Licensees throughout the United Kingdom complained on the night of October 9, 1967  that trade had slumped by up to two-thirds on the first day of alcohol breath tests. Worst hit were outof-town public houses which rely on motorists for most of their business.

In 1996, the President of Colombia introduced a bill to make drunken walking illegal.

FUN DRUNKENNESS FACTS

Every language known to man has numerous words for drunk but not for sober.

At any one time, 45 million people in the world are drunk.


It’s estimated that at any one time around 0.7% of the world’s population is drunk.

Figures show that around 13 per cent of fatal road accidents in the UK involve a drunken driver.

Before the word "groggy" came to mean sleepy, it meant someone who had too much grog.

In days gone by a British man would physically bend two edges of a coin and give it to his sweetheart to charm her into love. If the his advances were rejected, he would drink all day until drunk,which gave rise to the phrase "going on a bender."

The Russians have a word, “Zapoi”, which describes several days of continuous drunkenness during which one withdraws from society.



"Schnapsidee" is the German word for a ridiculous idea that only sounds good when you’re drunk.

# DATA UNDER STUDY
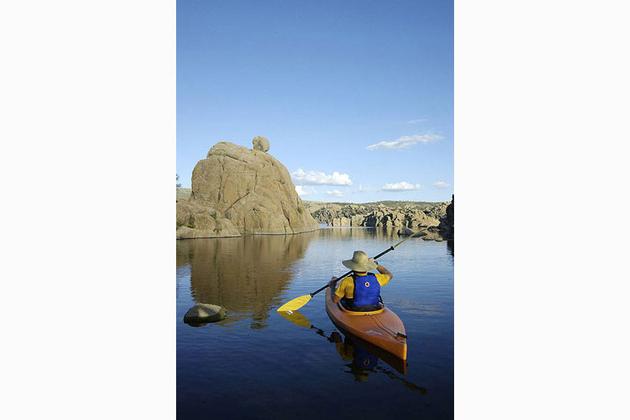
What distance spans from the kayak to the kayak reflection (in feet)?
0.37

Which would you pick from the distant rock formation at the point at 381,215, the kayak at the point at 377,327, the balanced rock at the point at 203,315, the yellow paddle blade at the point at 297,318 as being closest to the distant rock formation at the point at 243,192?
the distant rock formation at the point at 381,215

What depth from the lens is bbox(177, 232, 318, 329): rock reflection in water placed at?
12322 millimetres

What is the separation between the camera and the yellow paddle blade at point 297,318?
10547 mm

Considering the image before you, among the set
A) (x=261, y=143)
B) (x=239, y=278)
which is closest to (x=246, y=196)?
(x=261, y=143)

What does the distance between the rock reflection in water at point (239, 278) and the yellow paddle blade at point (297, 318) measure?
0.53m

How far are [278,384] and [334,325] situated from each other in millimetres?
3968

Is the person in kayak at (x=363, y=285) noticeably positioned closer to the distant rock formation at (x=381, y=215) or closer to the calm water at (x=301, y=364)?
the calm water at (x=301, y=364)

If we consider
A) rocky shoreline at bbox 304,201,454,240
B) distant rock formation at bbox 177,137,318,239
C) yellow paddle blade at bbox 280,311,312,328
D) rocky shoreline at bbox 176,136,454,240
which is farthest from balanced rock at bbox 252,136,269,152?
yellow paddle blade at bbox 280,311,312,328

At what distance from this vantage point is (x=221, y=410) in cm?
570

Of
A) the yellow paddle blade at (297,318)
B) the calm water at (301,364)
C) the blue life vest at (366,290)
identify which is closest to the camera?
the calm water at (301,364)

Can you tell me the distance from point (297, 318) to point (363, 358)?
3476 mm

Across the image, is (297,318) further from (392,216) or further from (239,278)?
(392,216)

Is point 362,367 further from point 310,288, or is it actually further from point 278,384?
point 310,288
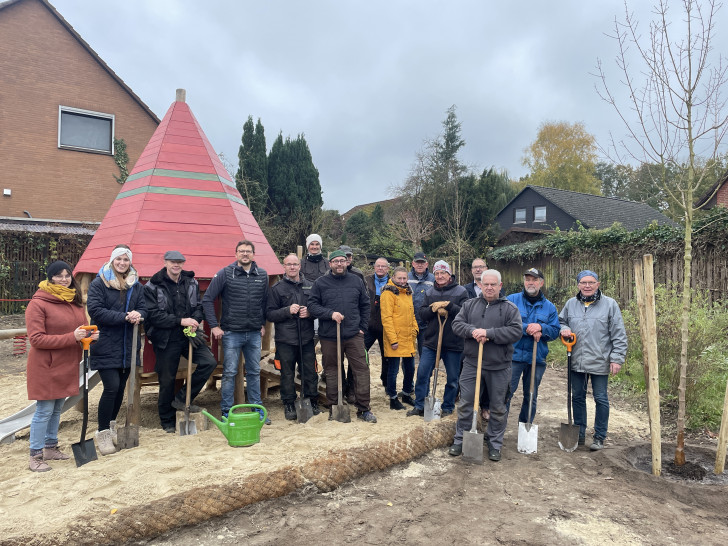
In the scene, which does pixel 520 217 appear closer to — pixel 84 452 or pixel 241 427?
pixel 241 427

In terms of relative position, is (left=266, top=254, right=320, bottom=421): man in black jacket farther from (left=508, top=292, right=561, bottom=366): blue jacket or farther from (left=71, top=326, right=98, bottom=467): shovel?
(left=508, top=292, right=561, bottom=366): blue jacket

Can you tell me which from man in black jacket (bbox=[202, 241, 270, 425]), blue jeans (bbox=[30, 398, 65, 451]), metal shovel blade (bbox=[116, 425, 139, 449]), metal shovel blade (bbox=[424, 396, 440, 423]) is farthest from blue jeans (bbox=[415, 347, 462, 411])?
blue jeans (bbox=[30, 398, 65, 451])

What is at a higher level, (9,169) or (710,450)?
(9,169)

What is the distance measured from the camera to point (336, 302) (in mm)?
5289

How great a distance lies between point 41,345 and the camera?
12.6ft

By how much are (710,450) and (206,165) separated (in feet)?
20.5

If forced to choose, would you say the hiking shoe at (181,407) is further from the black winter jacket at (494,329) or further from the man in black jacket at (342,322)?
the black winter jacket at (494,329)

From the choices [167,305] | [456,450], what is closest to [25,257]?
[167,305]

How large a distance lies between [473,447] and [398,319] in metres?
1.71

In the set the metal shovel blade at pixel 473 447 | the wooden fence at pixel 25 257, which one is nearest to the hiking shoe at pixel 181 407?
the metal shovel blade at pixel 473 447

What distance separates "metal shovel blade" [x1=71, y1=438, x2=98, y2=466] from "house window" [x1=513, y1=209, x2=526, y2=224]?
28.8m

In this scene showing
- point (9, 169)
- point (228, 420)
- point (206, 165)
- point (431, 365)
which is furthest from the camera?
point (9, 169)

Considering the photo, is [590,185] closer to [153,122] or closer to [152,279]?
[153,122]

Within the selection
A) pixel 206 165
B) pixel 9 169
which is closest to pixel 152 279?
pixel 206 165
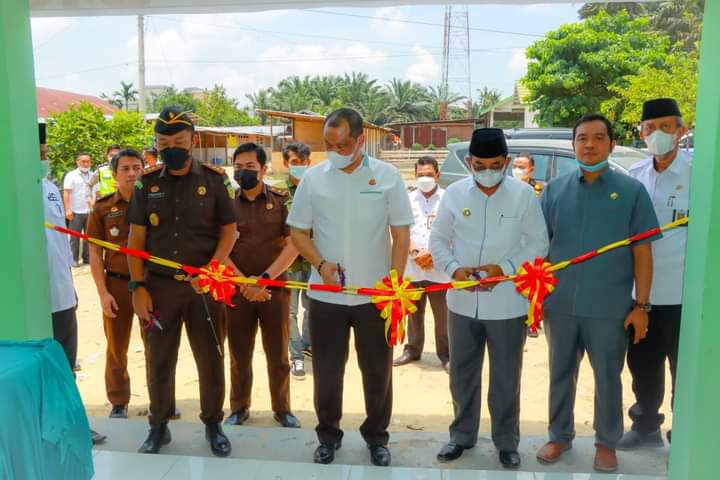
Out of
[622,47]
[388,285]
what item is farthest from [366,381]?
[622,47]

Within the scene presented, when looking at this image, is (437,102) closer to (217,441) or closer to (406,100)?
(406,100)

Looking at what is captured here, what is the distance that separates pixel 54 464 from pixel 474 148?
220cm

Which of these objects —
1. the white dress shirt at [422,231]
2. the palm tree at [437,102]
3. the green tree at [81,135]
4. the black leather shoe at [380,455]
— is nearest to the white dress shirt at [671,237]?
the black leather shoe at [380,455]

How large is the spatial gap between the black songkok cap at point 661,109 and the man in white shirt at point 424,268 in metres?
1.79

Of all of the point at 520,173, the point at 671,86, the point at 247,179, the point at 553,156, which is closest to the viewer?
the point at 247,179

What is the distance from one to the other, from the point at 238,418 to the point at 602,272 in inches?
89.3

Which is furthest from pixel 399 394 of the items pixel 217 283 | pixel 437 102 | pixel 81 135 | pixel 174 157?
pixel 437 102

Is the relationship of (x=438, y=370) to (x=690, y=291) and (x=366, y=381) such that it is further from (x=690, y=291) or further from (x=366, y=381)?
(x=690, y=291)

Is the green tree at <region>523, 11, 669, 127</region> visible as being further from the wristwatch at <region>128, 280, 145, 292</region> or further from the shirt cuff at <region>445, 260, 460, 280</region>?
the wristwatch at <region>128, 280, 145, 292</region>

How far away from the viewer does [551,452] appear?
3.11 meters

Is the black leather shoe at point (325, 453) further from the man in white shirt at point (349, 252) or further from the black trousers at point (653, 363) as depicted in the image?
the black trousers at point (653, 363)

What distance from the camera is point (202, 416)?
3.32m

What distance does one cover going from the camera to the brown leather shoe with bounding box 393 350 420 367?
4922mm

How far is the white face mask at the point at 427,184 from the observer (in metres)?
4.88
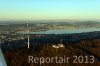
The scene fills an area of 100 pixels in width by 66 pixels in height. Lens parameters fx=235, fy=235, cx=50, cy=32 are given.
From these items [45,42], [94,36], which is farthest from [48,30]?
[94,36]

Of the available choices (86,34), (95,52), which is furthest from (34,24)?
(95,52)

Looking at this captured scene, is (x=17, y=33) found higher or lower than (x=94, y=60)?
higher

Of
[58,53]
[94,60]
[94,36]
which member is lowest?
[94,60]

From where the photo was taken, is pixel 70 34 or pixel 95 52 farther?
pixel 95 52

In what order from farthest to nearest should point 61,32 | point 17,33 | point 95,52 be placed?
1. point 95,52
2. point 61,32
3. point 17,33

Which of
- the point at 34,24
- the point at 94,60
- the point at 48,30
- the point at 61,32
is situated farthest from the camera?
the point at 94,60

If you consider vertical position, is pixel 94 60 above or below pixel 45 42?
below

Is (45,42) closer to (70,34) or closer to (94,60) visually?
(70,34)

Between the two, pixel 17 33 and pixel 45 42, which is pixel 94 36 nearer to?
pixel 45 42

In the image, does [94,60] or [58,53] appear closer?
[58,53]
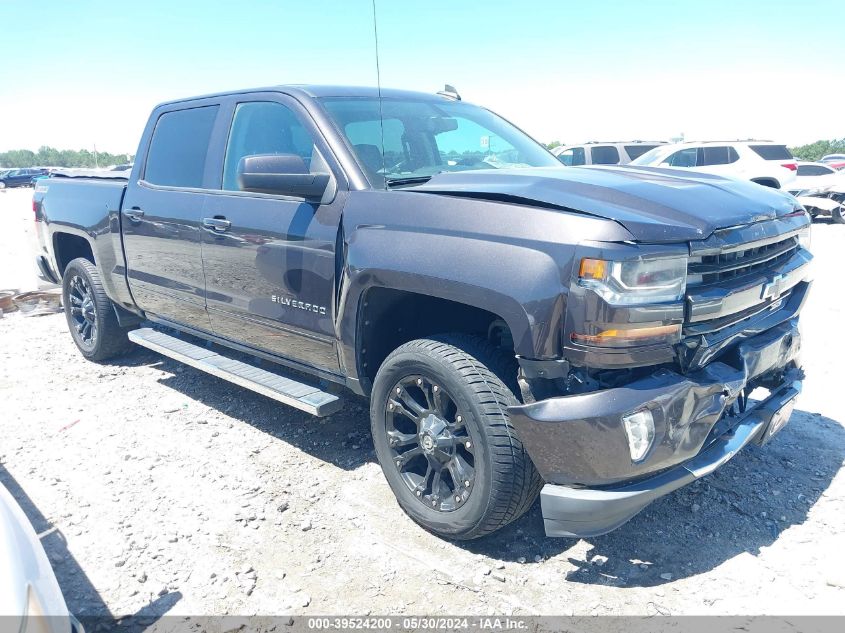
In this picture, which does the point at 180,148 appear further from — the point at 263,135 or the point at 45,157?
the point at 45,157

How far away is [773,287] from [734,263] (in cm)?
34

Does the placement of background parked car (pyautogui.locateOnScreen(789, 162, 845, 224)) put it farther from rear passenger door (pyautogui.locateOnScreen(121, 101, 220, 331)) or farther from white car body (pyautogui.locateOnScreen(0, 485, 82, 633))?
white car body (pyautogui.locateOnScreen(0, 485, 82, 633))

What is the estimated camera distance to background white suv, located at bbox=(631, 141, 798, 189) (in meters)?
13.9

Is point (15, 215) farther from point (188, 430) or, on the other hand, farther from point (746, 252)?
point (746, 252)

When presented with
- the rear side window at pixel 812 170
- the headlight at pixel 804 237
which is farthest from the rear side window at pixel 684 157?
the headlight at pixel 804 237

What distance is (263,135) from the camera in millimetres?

# APPLY WHAT YOU READ
(1) Please extract the part of the drunkenness text from "FUN DRUNKENNESS FACTS" to "world are drunk.", copying it word for word.
(2) Extend the drunkenness text beyond its last line with a few more short facts in the same style.

# RESPONSES TO THE EXERCISE
(1)
FUN DRUNKENNESS FACTS

Every language known to man has numerous words for drunk but not for sober.

At any one time, 45 million people in the world are drunk.

(2)
Gut fermentation syndrome (called auto-brewery syndrome) is a rare disorder in which intestines produce ethanol from carbohydrates. If you have this disease, you're drunk all the time.

In 2013, a feral pig in Australia stole 18 beers from a campsite, got drunk, and then tried to fight a cow.

The ant always falls over on its right side when intoxicated.

Australian parrots have discovered that sugar spilt from cane trucks and wet by dew overnight can rapidly ferment in the Sun, providing free booze.

Birds that consume alcohol slur their songs, much like a human would slur their speech.

An Australian bird, called the rainbow lorikeet, routinely gets drunk from spring to summer. The small birds drink the fermented crimson flower nectar from the Weeping Boer-bean tree. When intoxicated these birds make loud drunken noises which many people find a pain.